**DESCRIPTION OF THE TASK**
Retype only the lines below from the one with "Prueba Kia ProCeed GT perfil delantero" to the one with "Grey snapback cap B/W logo", inclusive, skipping every image.

**MATERIAL PROVIDED**
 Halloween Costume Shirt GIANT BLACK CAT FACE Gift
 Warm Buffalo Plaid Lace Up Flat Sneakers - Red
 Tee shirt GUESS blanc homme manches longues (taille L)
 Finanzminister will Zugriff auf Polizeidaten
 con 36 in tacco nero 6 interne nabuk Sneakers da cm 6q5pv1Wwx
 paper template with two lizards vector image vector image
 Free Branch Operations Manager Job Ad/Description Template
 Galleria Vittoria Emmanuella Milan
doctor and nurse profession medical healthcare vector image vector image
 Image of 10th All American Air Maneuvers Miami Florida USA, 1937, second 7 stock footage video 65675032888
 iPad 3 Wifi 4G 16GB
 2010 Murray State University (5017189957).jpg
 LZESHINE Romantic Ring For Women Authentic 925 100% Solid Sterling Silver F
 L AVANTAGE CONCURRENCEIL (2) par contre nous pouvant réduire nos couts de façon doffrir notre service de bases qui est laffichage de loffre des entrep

---

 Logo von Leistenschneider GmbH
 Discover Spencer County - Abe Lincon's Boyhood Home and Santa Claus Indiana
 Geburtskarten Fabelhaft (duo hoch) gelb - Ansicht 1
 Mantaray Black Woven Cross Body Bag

--

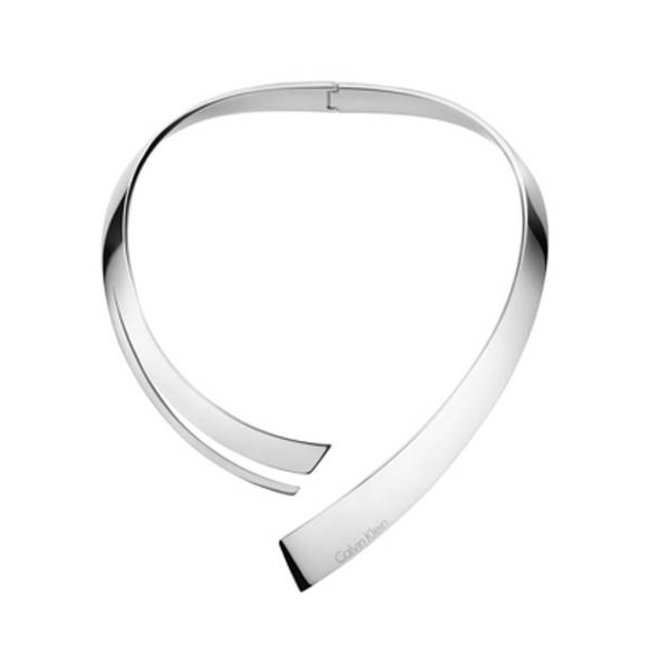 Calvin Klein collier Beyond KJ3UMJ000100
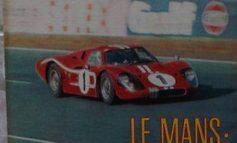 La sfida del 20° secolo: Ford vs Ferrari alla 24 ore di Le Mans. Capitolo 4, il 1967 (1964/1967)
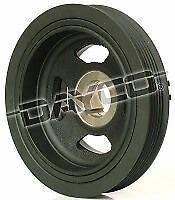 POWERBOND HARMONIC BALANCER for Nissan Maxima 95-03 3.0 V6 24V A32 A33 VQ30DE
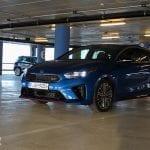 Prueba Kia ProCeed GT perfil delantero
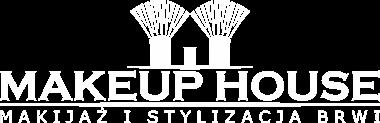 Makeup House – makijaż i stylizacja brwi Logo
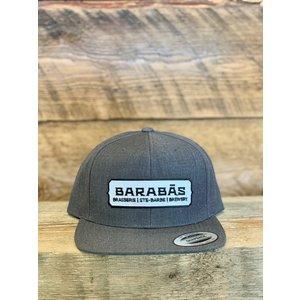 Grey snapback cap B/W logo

**RESPONSE TO THIS EXERCISE**
 Prueba Kia ProCeed GT perfil delantero
 Makeup House – makijaż i stylizacja brwi Logo
 Grey snapback cap B/W logo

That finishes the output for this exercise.